Book Manuscript (in progress): A Time to Gather: Archives and the Control of Jewish Culture
My book manuscript in preparation, titled A Time to Gather: Archives and the Control of Jewish Culture, is a study of the development of Jewish archives in transnational perspective, focusing on a series of archive projects in Germany, the United States, and Israel/Palestine. It draws out the history of Jewish archives beginning with rising scholarly interest in archives as the prime source of Jewish history and concluding with struggles over archival treasures following the Second World War. The manuscript brings a critical perspective to the nature of archival collecting and its relationship with the development of the discipline of Jewish studies. It considers not just the trajectory of archival collecting in Jewish history but also its limits and horizons: what these efforts represent within the broader informational deluge of the twentieth century as well as radical transformations that rocked Jewish life around the world in the first half of the twentieth century.

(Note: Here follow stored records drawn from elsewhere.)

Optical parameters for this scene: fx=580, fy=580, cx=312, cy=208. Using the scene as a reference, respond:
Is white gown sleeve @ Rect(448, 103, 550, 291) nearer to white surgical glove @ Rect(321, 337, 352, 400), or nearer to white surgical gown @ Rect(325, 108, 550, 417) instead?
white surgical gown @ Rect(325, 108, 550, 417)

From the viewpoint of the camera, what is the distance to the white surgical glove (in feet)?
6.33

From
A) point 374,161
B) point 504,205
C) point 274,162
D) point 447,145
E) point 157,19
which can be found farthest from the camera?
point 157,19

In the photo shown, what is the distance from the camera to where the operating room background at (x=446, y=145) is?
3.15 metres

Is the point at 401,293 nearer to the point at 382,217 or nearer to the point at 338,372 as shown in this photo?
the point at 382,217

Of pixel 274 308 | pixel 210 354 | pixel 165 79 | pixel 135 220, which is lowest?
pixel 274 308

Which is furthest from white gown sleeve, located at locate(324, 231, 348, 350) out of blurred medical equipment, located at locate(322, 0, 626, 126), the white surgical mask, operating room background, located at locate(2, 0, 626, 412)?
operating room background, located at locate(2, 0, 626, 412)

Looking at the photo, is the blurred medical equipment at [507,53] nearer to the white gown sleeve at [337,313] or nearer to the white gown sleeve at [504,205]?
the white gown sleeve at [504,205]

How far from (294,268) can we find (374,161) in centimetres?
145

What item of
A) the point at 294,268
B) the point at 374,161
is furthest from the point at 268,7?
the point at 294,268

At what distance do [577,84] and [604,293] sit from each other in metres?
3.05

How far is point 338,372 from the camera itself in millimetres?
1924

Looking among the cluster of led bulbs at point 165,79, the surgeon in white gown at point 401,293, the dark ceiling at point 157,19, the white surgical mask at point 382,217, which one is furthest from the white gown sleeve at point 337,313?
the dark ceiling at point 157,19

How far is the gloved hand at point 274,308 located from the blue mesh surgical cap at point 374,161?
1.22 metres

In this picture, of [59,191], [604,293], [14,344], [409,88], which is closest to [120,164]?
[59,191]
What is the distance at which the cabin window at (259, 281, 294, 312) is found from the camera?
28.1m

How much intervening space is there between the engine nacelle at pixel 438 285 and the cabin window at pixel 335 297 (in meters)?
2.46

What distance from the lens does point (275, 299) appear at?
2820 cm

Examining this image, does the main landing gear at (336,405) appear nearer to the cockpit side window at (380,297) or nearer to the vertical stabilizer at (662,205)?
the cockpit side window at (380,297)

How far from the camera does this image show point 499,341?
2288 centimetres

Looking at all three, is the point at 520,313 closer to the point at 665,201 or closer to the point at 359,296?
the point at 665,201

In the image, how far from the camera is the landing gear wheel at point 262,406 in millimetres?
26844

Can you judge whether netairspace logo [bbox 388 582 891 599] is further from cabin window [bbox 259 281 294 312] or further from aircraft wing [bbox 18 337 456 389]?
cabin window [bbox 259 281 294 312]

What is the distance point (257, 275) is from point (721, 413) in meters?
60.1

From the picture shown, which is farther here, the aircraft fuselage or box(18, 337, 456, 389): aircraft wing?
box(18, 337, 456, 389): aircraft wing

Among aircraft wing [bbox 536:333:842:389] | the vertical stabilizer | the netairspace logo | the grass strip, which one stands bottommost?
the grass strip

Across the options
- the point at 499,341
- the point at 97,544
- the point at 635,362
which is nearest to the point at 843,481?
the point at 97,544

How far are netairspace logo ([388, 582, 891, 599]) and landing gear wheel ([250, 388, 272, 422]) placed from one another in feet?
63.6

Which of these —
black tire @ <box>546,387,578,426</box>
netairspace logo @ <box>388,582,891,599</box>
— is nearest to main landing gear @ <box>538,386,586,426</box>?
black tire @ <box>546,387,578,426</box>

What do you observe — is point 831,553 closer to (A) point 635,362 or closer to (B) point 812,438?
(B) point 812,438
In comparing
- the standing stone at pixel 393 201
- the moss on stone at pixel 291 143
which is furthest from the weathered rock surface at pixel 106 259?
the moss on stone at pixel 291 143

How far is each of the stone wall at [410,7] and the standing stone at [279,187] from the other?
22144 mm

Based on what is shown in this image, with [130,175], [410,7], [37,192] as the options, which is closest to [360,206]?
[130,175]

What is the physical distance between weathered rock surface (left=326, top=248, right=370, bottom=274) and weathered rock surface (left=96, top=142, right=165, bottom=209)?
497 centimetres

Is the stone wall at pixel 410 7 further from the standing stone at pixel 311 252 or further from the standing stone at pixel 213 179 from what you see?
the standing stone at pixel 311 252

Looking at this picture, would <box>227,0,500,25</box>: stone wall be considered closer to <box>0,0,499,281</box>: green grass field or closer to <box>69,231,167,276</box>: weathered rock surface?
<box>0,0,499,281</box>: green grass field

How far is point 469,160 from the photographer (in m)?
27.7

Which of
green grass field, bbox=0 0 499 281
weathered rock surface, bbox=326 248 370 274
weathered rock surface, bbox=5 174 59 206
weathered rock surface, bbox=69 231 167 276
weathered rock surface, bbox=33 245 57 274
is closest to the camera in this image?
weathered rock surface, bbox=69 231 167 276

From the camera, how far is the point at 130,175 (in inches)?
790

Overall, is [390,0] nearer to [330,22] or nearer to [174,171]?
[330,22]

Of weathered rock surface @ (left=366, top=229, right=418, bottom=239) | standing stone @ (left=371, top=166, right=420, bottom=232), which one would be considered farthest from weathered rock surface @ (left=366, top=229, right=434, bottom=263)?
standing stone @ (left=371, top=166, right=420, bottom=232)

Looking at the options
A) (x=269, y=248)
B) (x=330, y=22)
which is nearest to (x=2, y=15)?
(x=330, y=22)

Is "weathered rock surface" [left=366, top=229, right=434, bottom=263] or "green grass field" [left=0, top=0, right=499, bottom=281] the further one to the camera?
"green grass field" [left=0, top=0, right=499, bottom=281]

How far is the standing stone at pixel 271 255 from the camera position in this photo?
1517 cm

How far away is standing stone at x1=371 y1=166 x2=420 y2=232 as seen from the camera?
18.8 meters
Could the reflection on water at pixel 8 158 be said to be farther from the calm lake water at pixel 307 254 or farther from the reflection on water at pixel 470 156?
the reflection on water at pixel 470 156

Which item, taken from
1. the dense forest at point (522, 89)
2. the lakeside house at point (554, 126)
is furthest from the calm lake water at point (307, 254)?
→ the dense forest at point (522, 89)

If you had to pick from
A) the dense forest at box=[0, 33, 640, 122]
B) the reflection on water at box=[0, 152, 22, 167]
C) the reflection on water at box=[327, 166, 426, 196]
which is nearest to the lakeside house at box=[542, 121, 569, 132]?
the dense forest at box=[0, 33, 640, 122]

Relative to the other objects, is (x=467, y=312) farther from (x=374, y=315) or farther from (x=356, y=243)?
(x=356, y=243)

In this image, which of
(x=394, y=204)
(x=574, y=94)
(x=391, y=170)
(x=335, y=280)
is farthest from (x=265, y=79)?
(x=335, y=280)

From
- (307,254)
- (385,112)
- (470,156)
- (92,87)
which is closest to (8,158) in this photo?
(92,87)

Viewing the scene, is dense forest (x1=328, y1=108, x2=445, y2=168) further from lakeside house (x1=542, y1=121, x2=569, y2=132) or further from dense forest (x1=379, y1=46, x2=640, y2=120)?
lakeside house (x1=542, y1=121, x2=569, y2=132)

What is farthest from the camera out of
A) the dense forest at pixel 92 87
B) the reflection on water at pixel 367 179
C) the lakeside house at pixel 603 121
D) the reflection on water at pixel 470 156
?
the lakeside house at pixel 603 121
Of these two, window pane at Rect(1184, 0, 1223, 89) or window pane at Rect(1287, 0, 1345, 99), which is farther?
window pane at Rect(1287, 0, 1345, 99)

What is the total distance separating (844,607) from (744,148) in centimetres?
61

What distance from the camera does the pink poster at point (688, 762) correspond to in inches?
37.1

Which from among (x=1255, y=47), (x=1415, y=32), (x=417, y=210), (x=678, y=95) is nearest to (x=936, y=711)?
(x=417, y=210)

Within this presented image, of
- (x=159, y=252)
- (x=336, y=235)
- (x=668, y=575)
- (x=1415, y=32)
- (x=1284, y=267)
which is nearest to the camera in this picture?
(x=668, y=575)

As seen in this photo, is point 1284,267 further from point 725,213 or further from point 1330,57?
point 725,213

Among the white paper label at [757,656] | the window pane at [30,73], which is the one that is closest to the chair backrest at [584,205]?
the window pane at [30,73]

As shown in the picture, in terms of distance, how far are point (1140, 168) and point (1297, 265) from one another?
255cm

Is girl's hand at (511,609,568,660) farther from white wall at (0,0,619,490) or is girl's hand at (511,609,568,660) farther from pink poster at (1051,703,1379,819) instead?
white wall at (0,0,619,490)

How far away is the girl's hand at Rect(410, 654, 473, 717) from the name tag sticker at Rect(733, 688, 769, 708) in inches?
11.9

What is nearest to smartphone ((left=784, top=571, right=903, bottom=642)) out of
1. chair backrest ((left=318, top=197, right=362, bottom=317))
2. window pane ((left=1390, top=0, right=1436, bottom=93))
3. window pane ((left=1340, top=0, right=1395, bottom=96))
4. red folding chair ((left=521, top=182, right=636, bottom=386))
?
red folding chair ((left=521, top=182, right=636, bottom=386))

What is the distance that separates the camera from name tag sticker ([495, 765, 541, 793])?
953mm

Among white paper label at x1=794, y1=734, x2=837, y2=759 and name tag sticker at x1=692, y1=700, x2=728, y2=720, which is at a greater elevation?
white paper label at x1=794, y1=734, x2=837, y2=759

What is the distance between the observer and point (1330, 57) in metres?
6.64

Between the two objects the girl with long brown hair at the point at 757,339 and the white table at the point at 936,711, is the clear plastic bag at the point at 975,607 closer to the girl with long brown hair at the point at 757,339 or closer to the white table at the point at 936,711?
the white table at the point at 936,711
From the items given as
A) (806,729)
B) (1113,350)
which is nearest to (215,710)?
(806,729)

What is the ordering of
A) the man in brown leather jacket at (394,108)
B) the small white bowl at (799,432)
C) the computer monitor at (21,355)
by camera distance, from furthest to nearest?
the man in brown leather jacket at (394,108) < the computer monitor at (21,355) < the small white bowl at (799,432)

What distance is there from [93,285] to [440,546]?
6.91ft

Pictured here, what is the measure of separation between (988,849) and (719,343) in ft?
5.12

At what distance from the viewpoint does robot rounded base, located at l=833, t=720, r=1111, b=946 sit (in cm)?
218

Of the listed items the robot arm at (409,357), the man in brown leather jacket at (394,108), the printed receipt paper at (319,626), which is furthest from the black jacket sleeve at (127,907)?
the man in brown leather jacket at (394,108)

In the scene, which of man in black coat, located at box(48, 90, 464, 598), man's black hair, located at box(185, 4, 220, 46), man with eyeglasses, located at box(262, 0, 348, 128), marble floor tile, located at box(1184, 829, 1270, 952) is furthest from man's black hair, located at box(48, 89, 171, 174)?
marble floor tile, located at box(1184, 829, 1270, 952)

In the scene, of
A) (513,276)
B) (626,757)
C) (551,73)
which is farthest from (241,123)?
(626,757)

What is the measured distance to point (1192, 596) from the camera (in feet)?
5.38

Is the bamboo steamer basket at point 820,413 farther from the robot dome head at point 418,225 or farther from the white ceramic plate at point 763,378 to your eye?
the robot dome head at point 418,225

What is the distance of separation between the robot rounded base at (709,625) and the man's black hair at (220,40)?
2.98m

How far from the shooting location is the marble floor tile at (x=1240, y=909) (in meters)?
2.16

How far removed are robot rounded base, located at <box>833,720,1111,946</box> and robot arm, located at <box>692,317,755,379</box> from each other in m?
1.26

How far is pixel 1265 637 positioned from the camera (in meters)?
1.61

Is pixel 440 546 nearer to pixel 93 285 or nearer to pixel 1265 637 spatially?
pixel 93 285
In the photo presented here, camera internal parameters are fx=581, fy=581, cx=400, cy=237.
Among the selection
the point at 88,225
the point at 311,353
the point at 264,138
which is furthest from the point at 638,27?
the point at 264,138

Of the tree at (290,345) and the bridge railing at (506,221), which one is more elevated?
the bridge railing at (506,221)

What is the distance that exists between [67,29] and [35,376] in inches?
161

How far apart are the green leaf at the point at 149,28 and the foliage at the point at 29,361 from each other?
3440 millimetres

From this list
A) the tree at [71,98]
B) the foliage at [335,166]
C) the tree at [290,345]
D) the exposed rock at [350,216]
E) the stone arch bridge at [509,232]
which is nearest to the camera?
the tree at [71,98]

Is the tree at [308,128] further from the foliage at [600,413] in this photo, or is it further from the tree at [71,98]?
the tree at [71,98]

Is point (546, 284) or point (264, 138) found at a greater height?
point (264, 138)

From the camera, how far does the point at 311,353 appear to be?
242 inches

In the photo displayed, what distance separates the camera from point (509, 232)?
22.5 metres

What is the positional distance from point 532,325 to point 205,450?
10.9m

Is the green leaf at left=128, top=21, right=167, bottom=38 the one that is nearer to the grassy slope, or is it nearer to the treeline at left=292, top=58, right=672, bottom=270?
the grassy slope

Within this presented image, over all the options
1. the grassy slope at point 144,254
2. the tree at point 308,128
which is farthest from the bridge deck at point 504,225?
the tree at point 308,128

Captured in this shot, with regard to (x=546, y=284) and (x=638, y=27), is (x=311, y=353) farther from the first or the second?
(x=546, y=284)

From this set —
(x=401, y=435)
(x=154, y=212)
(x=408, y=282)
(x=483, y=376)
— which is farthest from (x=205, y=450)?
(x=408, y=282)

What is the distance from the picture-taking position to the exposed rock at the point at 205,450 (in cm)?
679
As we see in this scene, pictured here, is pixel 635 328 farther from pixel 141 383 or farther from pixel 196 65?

In a world where historical sources and archives are increasingly made available digitally, this project and the issues that it raises are especially relevant. We must continue to give concerted thought to an earlier age when sources were collected specifically because scholars felt that they were in danger of being lost, and to the geographical meaning of gathering the sources—which remain the foundation of not only Jewish studies but of many of the humanities and social sciences to this day—in a single physical location.
Ongoing Research and Future Projects
My book manuscript reflects a broad set of interests and an ambitious and diverse research program, driven by a core inquiry into how Jews have tried to grapple with their past and, through it, shape their future. I am focused on how Jews around the world, both professional historians as well as everyday people, have approached their past and how that shapes their future. In this respect, my approach falls within the framework of the examination of Jewish historiography. However, my research interests extend beyond the networks of professional or aspiring scholars such as Wissenschaft des Judentums, Hokhmat Yisrael, or well-known twentieth century groups like the “Jerusalem scholars” of Hebrew University and YIVO, the Yiddish Scientific Institute. I am interested in the relationship between the production of scholarly figures and the way in which the general public has related to the past.
With this in mind, I am continually developing new research projects and pursuing the publication of articles that engage with wide-ranging intellectual, cultural, and theoretical issues. First and foremost, I am editing my book manuscript and publishing a set of articles that stem from my research into the history of Jewish archives and my thinking about the history of archives at large. In addition, I am pursuing projects relating to epistemology, public history, and the relationship between historical memory and large-scale social developments.
My research is driven by the perspective that the past is not only prologue, but also constitutes a major way in which the present itself is shaped: The way in which people conceive of the past is the canvas against which people paint their pictures of what they want the future to become. It is from this core interest that I seek to develop these projects and bring them to fruition so that we can better understand the role of history and memory in the fields of Jewish intellectual history and culture as well as in its global context.
- “Introduction: Jewish History Matters.” Shofar 37, no. 2 (July 2019): 122-165.
- “Epistemologies of the Archive: Towards a Critique of Archival Reason.” Archival Science. Published online first, May 2019
- “‘Mere Chips From His Workshop’: Gotthard Deutsch’s Monumental Card Index of Jewish History.” History of the Human Sciences 32, no. 3 (July 2019): 49–75.
- “Building a Home for the Past: Archives and the Geography of American Jewish History.” American Jewish History 102, no. 3 (2018)
- “Who Are to Be the Successors of European Jewry? The Restitution of German Jewish Communal and Cultural Property.” Journal of Contemporary History 52, no. 3 (2017): 519–545.